Investing.com — Attention is fixed on the Federal Reserve’s interest rate announcement on Wednesday, with investors expecting the central bank to keep borrowing costs steady. Comments from Fed Chair Jerome Powell will be in the spotlight following the decision as markets attempt to gauge where officials see policy heading in the future. Elsewhere, Advanced Micro Devices (NASDAQ: AMD ) unveils its projection for 2024 sales of its key AI-optimized chip.
1. Fed decision looms
All eyes are set to turn to Washington, where the Federal Reserve is due to deliver its latest interest rate decision later on Wednesday.
The U.S. central bank’s Federal Open Market Committee is widely tipped to leave the all-important Fed funds rate unchanged at a target range of 5.25% to 5.50% after its two-day meeting, according to Investing.com’s Fed Rate Monitor Tool .
As a result, markets will likely be paying particularly close attention to the Fed’s accompanying policy statement and Chair Jerome Powell’s post-meeting news conference, with traders hungry for any insight into how officials see rates evolving.
Powell has recently hinted at the tightrope the Fed must walk as it attempts to hike policy to a level that will cool inflation but not cause broader malaise in the U.S. economy. Powell may be pressed to comment on how long the Fed will keep rates elevated, particularly in the wake of a spike in U.S. Treasury yields to near 16-year highs that has weighed heavily on stocks over the past two months.

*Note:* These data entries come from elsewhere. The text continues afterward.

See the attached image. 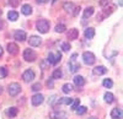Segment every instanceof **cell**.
<instances>
[{
	"label": "cell",
	"mask_w": 123,
	"mask_h": 119,
	"mask_svg": "<svg viewBox=\"0 0 123 119\" xmlns=\"http://www.w3.org/2000/svg\"><path fill=\"white\" fill-rule=\"evenodd\" d=\"M36 27H37V31H39L41 33H47L49 29V22L47 20H39L36 23Z\"/></svg>",
	"instance_id": "cell-1"
},
{
	"label": "cell",
	"mask_w": 123,
	"mask_h": 119,
	"mask_svg": "<svg viewBox=\"0 0 123 119\" xmlns=\"http://www.w3.org/2000/svg\"><path fill=\"white\" fill-rule=\"evenodd\" d=\"M83 60H84V63H85L86 65H92V64L95 63L96 58H95L94 53H91V52H85V53L83 54Z\"/></svg>",
	"instance_id": "cell-2"
},
{
	"label": "cell",
	"mask_w": 123,
	"mask_h": 119,
	"mask_svg": "<svg viewBox=\"0 0 123 119\" xmlns=\"http://www.w3.org/2000/svg\"><path fill=\"white\" fill-rule=\"evenodd\" d=\"M76 54H73L70 58V62H69V69H70V71L71 73H76L79 69H80V64L75 62V59H76Z\"/></svg>",
	"instance_id": "cell-3"
},
{
	"label": "cell",
	"mask_w": 123,
	"mask_h": 119,
	"mask_svg": "<svg viewBox=\"0 0 123 119\" xmlns=\"http://www.w3.org/2000/svg\"><path fill=\"white\" fill-rule=\"evenodd\" d=\"M7 91H9L10 96H16V95L20 93V91H21V86H20L18 84H16V82H12V84L9 85Z\"/></svg>",
	"instance_id": "cell-4"
},
{
	"label": "cell",
	"mask_w": 123,
	"mask_h": 119,
	"mask_svg": "<svg viewBox=\"0 0 123 119\" xmlns=\"http://www.w3.org/2000/svg\"><path fill=\"white\" fill-rule=\"evenodd\" d=\"M60 59H62V54L59 52H55V53H49L48 55V63L50 64H57L60 62Z\"/></svg>",
	"instance_id": "cell-5"
},
{
	"label": "cell",
	"mask_w": 123,
	"mask_h": 119,
	"mask_svg": "<svg viewBox=\"0 0 123 119\" xmlns=\"http://www.w3.org/2000/svg\"><path fill=\"white\" fill-rule=\"evenodd\" d=\"M24 59L26 62H33L36 59V53L32 51V49H25L24 52Z\"/></svg>",
	"instance_id": "cell-6"
},
{
	"label": "cell",
	"mask_w": 123,
	"mask_h": 119,
	"mask_svg": "<svg viewBox=\"0 0 123 119\" xmlns=\"http://www.w3.org/2000/svg\"><path fill=\"white\" fill-rule=\"evenodd\" d=\"M22 79H24V81L25 82H31L35 79V73L33 70H26L22 75Z\"/></svg>",
	"instance_id": "cell-7"
},
{
	"label": "cell",
	"mask_w": 123,
	"mask_h": 119,
	"mask_svg": "<svg viewBox=\"0 0 123 119\" xmlns=\"http://www.w3.org/2000/svg\"><path fill=\"white\" fill-rule=\"evenodd\" d=\"M28 43L32 47H38V45H41V43H42V39H41L38 36H31L30 39H28Z\"/></svg>",
	"instance_id": "cell-8"
},
{
	"label": "cell",
	"mask_w": 123,
	"mask_h": 119,
	"mask_svg": "<svg viewBox=\"0 0 123 119\" xmlns=\"http://www.w3.org/2000/svg\"><path fill=\"white\" fill-rule=\"evenodd\" d=\"M14 38L16 39L17 42H24L26 39V32L25 31H21V29H18L14 33Z\"/></svg>",
	"instance_id": "cell-9"
},
{
	"label": "cell",
	"mask_w": 123,
	"mask_h": 119,
	"mask_svg": "<svg viewBox=\"0 0 123 119\" xmlns=\"http://www.w3.org/2000/svg\"><path fill=\"white\" fill-rule=\"evenodd\" d=\"M44 101V97L43 95H41V93H37L32 97V104L33 106H39V104H42Z\"/></svg>",
	"instance_id": "cell-10"
},
{
	"label": "cell",
	"mask_w": 123,
	"mask_h": 119,
	"mask_svg": "<svg viewBox=\"0 0 123 119\" xmlns=\"http://www.w3.org/2000/svg\"><path fill=\"white\" fill-rule=\"evenodd\" d=\"M79 37V31L76 28H71L69 29L68 32V39H70V41H74V39H76Z\"/></svg>",
	"instance_id": "cell-11"
},
{
	"label": "cell",
	"mask_w": 123,
	"mask_h": 119,
	"mask_svg": "<svg viewBox=\"0 0 123 119\" xmlns=\"http://www.w3.org/2000/svg\"><path fill=\"white\" fill-rule=\"evenodd\" d=\"M111 118L112 119H122V111L121 108H113L111 112Z\"/></svg>",
	"instance_id": "cell-12"
},
{
	"label": "cell",
	"mask_w": 123,
	"mask_h": 119,
	"mask_svg": "<svg viewBox=\"0 0 123 119\" xmlns=\"http://www.w3.org/2000/svg\"><path fill=\"white\" fill-rule=\"evenodd\" d=\"M7 52H9L10 54L15 55V54L18 53V47H17L15 43H9V44H7Z\"/></svg>",
	"instance_id": "cell-13"
},
{
	"label": "cell",
	"mask_w": 123,
	"mask_h": 119,
	"mask_svg": "<svg viewBox=\"0 0 123 119\" xmlns=\"http://www.w3.org/2000/svg\"><path fill=\"white\" fill-rule=\"evenodd\" d=\"M21 12L24 14V15H31L32 14V6L31 5H28V4H25L22 7H21Z\"/></svg>",
	"instance_id": "cell-14"
},
{
	"label": "cell",
	"mask_w": 123,
	"mask_h": 119,
	"mask_svg": "<svg viewBox=\"0 0 123 119\" xmlns=\"http://www.w3.org/2000/svg\"><path fill=\"white\" fill-rule=\"evenodd\" d=\"M106 73H107V69L105 66H96L94 69V74L95 75H104Z\"/></svg>",
	"instance_id": "cell-15"
},
{
	"label": "cell",
	"mask_w": 123,
	"mask_h": 119,
	"mask_svg": "<svg viewBox=\"0 0 123 119\" xmlns=\"http://www.w3.org/2000/svg\"><path fill=\"white\" fill-rule=\"evenodd\" d=\"M85 37L87 38V39H91V38H94V36H95V29L92 28V27H89V28H86L85 29Z\"/></svg>",
	"instance_id": "cell-16"
},
{
	"label": "cell",
	"mask_w": 123,
	"mask_h": 119,
	"mask_svg": "<svg viewBox=\"0 0 123 119\" xmlns=\"http://www.w3.org/2000/svg\"><path fill=\"white\" fill-rule=\"evenodd\" d=\"M74 84H75L76 86H84V85H85L84 77H83V76H80V75L75 76V77H74Z\"/></svg>",
	"instance_id": "cell-17"
},
{
	"label": "cell",
	"mask_w": 123,
	"mask_h": 119,
	"mask_svg": "<svg viewBox=\"0 0 123 119\" xmlns=\"http://www.w3.org/2000/svg\"><path fill=\"white\" fill-rule=\"evenodd\" d=\"M65 117H67V114L65 113H63V112H55V113H52L50 114V118L52 119H65Z\"/></svg>",
	"instance_id": "cell-18"
},
{
	"label": "cell",
	"mask_w": 123,
	"mask_h": 119,
	"mask_svg": "<svg viewBox=\"0 0 123 119\" xmlns=\"http://www.w3.org/2000/svg\"><path fill=\"white\" fill-rule=\"evenodd\" d=\"M63 7H64V10H65L67 12H70V14H73L74 9H75V6H74V4H73V3H65Z\"/></svg>",
	"instance_id": "cell-19"
},
{
	"label": "cell",
	"mask_w": 123,
	"mask_h": 119,
	"mask_svg": "<svg viewBox=\"0 0 123 119\" xmlns=\"http://www.w3.org/2000/svg\"><path fill=\"white\" fill-rule=\"evenodd\" d=\"M92 14H94V7H92V6H90V7H86V9L84 10V18H87V17H90Z\"/></svg>",
	"instance_id": "cell-20"
},
{
	"label": "cell",
	"mask_w": 123,
	"mask_h": 119,
	"mask_svg": "<svg viewBox=\"0 0 123 119\" xmlns=\"http://www.w3.org/2000/svg\"><path fill=\"white\" fill-rule=\"evenodd\" d=\"M62 90H63L64 93H69V92L73 91V85L71 84H64L63 87H62Z\"/></svg>",
	"instance_id": "cell-21"
},
{
	"label": "cell",
	"mask_w": 123,
	"mask_h": 119,
	"mask_svg": "<svg viewBox=\"0 0 123 119\" xmlns=\"http://www.w3.org/2000/svg\"><path fill=\"white\" fill-rule=\"evenodd\" d=\"M105 101L107 102V103H112L115 101V96L112 95L111 92H106L105 93Z\"/></svg>",
	"instance_id": "cell-22"
},
{
	"label": "cell",
	"mask_w": 123,
	"mask_h": 119,
	"mask_svg": "<svg viewBox=\"0 0 123 119\" xmlns=\"http://www.w3.org/2000/svg\"><path fill=\"white\" fill-rule=\"evenodd\" d=\"M17 17H18V14H17L16 11H10V12L7 14V18L10 20V21H16Z\"/></svg>",
	"instance_id": "cell-23"
},
{
	"label": "cell",
	"mask_w": 123,
	"mask_h": 119,
	"mask_svg": "<svg viewBox=\"0 0 123 119\" xmlns=\"http://www.w3.org/2000/svg\"><path fill=\"white\" fill-rule=\"evenodd\" d=\"M57 102H59L60 104H71V102H73V98L64 97V98H60V100H58Z\"/></svg>",
	"instance_id": "cell-24"
},
{
	"label": "cell",
	"mask_w": 123,
	"mask_h": 119,
	"mask_svg": "<svg viewBox=\"0 0 123 119\" xmlns=\"http://www.w3.org/2000/svg\"><path fill=\"white\" fill-rule=\"evenodd\" d=\"M7 114H9V117H10V118H15V117L17 115V108L11 107V108H10V109L7 111Z\"/></svg>",
	"instance_id": "cell-25"
},
{
	"label": "cell",
	"mask_w": 123,
	"mask_h": 119,
	"mask_svg": "<svg viewBox=\"0 0 123 119\" xmlns=\"http://www.w3.org/2000/svg\"><path fill=\"white\" fill-rule=\"evenodd\" d=\"M76 113L79 114V115H83V114H85L86 113V111H87V108L85 107V106H80V107H78L76 108Z\"/></svg>",
	"instance_id": "cell-26"
},
{
	"label": "cell",
	"mask_w": 123,
	"mask_h": 119,
	"mask_svg": "<svg viewBox=\"0 0 123 119\" xmlns=\"http://www.w3.org/2000/svg\"><path fill=\"white\" fill-rule=\"evenodd\" d=\"M65 29H67L65 25H57L55 26V32H58V33H63Z\"/></svg>",
	"instance_id": "cell-27"
},
{
	"label": "cell",
	"mask_w": 123,
	"mask_h": 119,
	"mask_svg": "<svg viewBox=\"0 0 123 119\" xmlns=\"http://www.w3.org/2000/svg\"><path fill=\"white\" fill-rule=\"evenodd\" d=\"M102 84H104V86H105L106 88H111L112 86H113V82H112V80H110V79H105Z\"/></svg>",
	"instance_id": "cell-28"
},
{
	"label": "cell",
	"mask_w": 123,
	"mask_h": 119,
	"mask_svg": "<svg viewBox=\"0 0 123 119\" xmlns=\"http://www.w3.org/2000/svg\"><path fill=\"white\" fill-rule=\"evenodd\" d=\"M62 70L60 69H55V70L53 71V79H60L62 77Z\"/></svg>",
	"instance_id": "cell-29"
},
{
	"label": "cell",
	"mask_w": 123,
	"mask_h": 119,
	"mask_svg": "<svg viewBox=\"0 0 123 119\" xmlns=\"http://www.w3.org/2000/svg\"><path fill=\"white\" fill-rule=\"evenodd\" d=\"M7 76V70H6V68L1 66L0 68V79H4Z\"/></svg>",
	"instance_id": "cell-30"
},
{
	"label": "cell",
	"mask_w": 123,
	"mask_h": 119,
	"mask_svg": "<svg viewBox=\"0 0 123 119\" xmlns=\"http://www.w3.org/2000/svg\"><path fill=\"white\" fill-rule=\"evenodd\" d=\"M20 1H21V0H9L10 5H12L14 7H16L17 5H20Z\"/></svg>",
	"instance_id": "cell-31"
},
{
	"label": "cell",
	"mask_w": 123,
	"mask_h": 119,
	"mask_svg": "<svg viewBox=\"0 0 123 119\" xmlns=\"http://www.w3.org/2000/svg\"><path fill=\"white\" fill-rule=\"evenodd\" d=\"M79 104H80V101H79V98H78V100H75V101H74L73 106H71V109H73V111H75L76 108L79 107Z\"/></svg>",
	"instance_id": "cell-32"
},
{
	"label": "cell",
	"mask_w": 123,
	"mask_h": 119,
	"mask_svg": "<svg viewBox=\"0 0 123 119\" xmlns=\"http://www.w3.org/2000/svg\"><path fill=\"white\" fill-rule=\"evenodd\" d=\"M62 49L65 51V52H68L69 49H70V44L69 43H62Z\"/></svg>",
	"instance_id": "cell-33"
},
{
	"label": "cell",
	"mask_w": 123,
	"mask_h": 119,
	"mask_svg": "<svg viewBox=\"0 0 123 119\" xmlns=\"http://www.w3.org/2000/svg\"><path fill=\"white\" fill-rule=\"evenodd\" d=\"M32 90H33L35 92H37V91H39V90H41V84H39V82H37V84H35V85L32 86Z\"/></svg>",
	"instance_id": "cell-34"
},
{
	"label": "cell",
	"mask_w": 123,
	"mask_h": 119,
	"mask_svg": "<svg viewBox=\"0 0 123 119\" xmlns=\"http://www.w3.org/2000/svg\"><path fill=\"white\" fill-rule=\"evenodd\" d=\"M57 101H58L57 96H52V97H50V100H49V104H53V103L57 102Z\"/></svg>",
	"instance_id": "cell-35"
},
{
	"label": "cell",
	"mask_w": 123,
	"mask_h": 119,
	"mask_svg": "<svg viewBox=\"0 0 123 119\" xmlns=\"http://www.w3.org/2000/svg\"><path fill=\"white\" fill-rule=\"evenodd\" d=\"M110 3H111V0H101L100 5H101V6H105V5H107V4H110Z\"/></svg>",
	"instance_id": "cell-36"
},
{
	"label": "cell",
	"mask_w": 123,
	"mask_h": 119,
	"mask_svg": "<svg viewBox=\"0 0 123 119\" xmlns=\"http://www.w3.org/2000/svg\"><path fill=\"white\" fill-rule=\"evenodd\" d=\"M74 10H75V11H73V15H74V16H78V14L80 12V6H78V7H75Z\"/></svg>",
	"instance_id": "cell-37"
},
{
	"label": "cell",
	"mask_w": 123,
	"mask_h": 119,
	"mask_svg": "<svg viewBox=\"0 0 123 119\" xmlns=\"http://www.w3.org/2000/svg\"><path fill=\"white\" fill-rule=\"evenodd\" d=\"M47 86H48V87H53V81H52V80H48V81H47Z\"/></svg>",
	"instance_id": "cell-38"
},
{
	"label": "cell",
	"mask_w": 123,
	"mask_h": 119,
	"mask_svg": "<svg viewBox=\"0 0 123 119\" xmlns=\"http://www.w3.org/2000/svg\"><path fill=\"white\" fill-rule=\"evenodd\" d=\"M48 1V0H37V3H39V4H46Z\"/></svg>",
	"instance_id": "cell-39"
},
{
	"label": "cell",
	"mask_w": 123,
	"mask_h": 119,
	"mask_svg": "<svg viewBox=\"0 0 123 119\" xmlns=\"http://www.w3.org/2000/svg\"><path fill=\"white\" fill-rule=\"evenodd\" d=\"M3 55V48H1V45H0V57Z\"/></svg>",
	"instance_id": "cell-40"
},
{
	"label": "cell",
	"mask_w": 123,
	"mask_h": 119,
	"mask_svg": "<svg viewBox=\"0 0 123 119\" xmlns=\"http://www.w3.org/2000/svg\"><path fill=\"white\" fill-rule=\"evenodd\" d=\"M1 92H3V87L0 86V95H1Z\"/></svg>",
	"instance_id": "cell-41"
},
{
	"label": "cell",
	"mask_w": 123,
	"mask_h": 119,
	"mask_svg": "<svg viewBox=\"0 0 123 119\" xmlns=\"http://www.w3.org/2000/svg\"><path fill=\"white\" fill-rule=\"evenodd\" d=\"M89 119H97V118H95V117H90Z\"/></svg>",
	"instance_id": "cell-42"
},
{
	"label": "cell",
	"mask_w": 123,
	"mask_h": 119,
	"mask_svg": "<svg viewBox=\"0 0 123 119\" xmlns=\"http://www.w3.org/2000/svg\"><path fill=\"white\" fill-rule=\"evenodd\" d=\"M3 15V11H1V10H0V16H1Z\"/></svg>",
	"instance_id": "cell-43"
},
{
	"label": "cell",
	"mask_w": 123,
	"mask_h": 119,
	"mask_svg": "<svg viewBox=\"0 0 123 119\" xmlns=\"http://www.w3.org/2000/svg\"><path fill=\"white\" fill-rule=\"evenodd\" d=\"M55 1H57V0H53V3H55Z\"/></svg>",
	"instance_id": "cell-44"
}]
</instances>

“The sharp move higher in longer-dated Treasury yields has created a meaningful tightening of financial conditions,” analysts at ING said in a note. “This affords the Fed time to wait and assess whether its policy is restrictive enough to bring inflation back to target.”
2. Futures lower ahead of Fed meeting
U.S. stock futures were pointing lower ahead of the Fed’s policy announcement.
At 06:19 ET (10:19 GMT), the Dow futures contract had shed 144 points or 0.4%, S&P 500 futures lost 19 points or 0.4%, and Nasdaq 100 futures dropped by 67 points or 0.5%.
The main indices on Wall Street closed higher in the prior session, as investors predicted that the Fed would keep interest rates steady on Wednesday.
The gains added to a nascent relief rally to close out a mostly downbeat October. For the month, the benchmark S&P 500 and 30-stock Dow Jones Industrial Average fell by 1.4% and 2.2%, respectively, while the tech-heavy Nasdaq Composite dipped by 2.8%.
3. Advanced Micro Devices unveils AI chip sales forecast
Extended-hours trading in Advanced Micro Devices shares was volatile after the chip designer announced smaller-than-anticipated fourth-quarter revenue estimates but projected 2024 sales of its AI-optimized chip for the first time.
AMD said it expects revenue in the current quarter of around $6.1B, plus or minus $300 million, disappointing expectations cited by Reuters of $6.37B. Adjusted gross margins were seen at 51.5%, below forecasts of 52.1%.
But strength at the California-based chip designer’s client business helped the company post third-quarter adjusted revenue of $5.8B, just topping estimates. AMD executives also told investors that sales of the firm’s MI300 chip — a possible rival to Nvidia (NASDAQ: NVDA ) in the lucrative artificial intelligence market — will come in at $2B next year.
Semiconductor manufacturer Qualcomm (NASDAQ: QCOM ) is scheduled to release its latest earnings on Wednesday, along with Oreo-owner Mondelez (NASDAQ: MDLZ ).
4. Chinese manufacturing activity shrinks in October – Caixin data
Chinese factory activity unexpectedly contracted in October, a private survey showed on Wednesday, pointing to broad declines in the sector after a government survey also showed a similar reading earlier this week.
The Caixin manufacturing purchasing managers’ index (PMI) read 49.5 in October, missing expectations of 50.8 and falling from the 50.6 seen in the prior month. A mark below 50 indicates contraction, with the Caixin PMI contracting for the first time in three months.
The weak figure was driven chiefly by softening domestic and overseas demand, while growth in new orders slowed for a second straight month. Export orders continued to decline amid worsening economic conditions in China’s biggest trading partners.
5. Oil moves higher as markets await Fed verdict
Oil prices crept up on Wednesday in cautious trading ahead of the conclusion of the latest Fed meeting, with markets also closely watching developments in the Israel-Hamas conflict.
By 06:20 ET, the U.S. crude futures traded 1.3% higher at $82.10 a barrel, while the Brent contract climbed 1.3% to $86.14. Both contracts fell more than 1% the previous session, and also tumbled more than 10% in October, their worst month since May.
On Tuesday, data from the American Petroleum Institute industry body indicated that U.S. oil inventories rose 1.3 million barrels last week, slightly less than expected. Official numbers from the Energy Information Administration are due later in the session.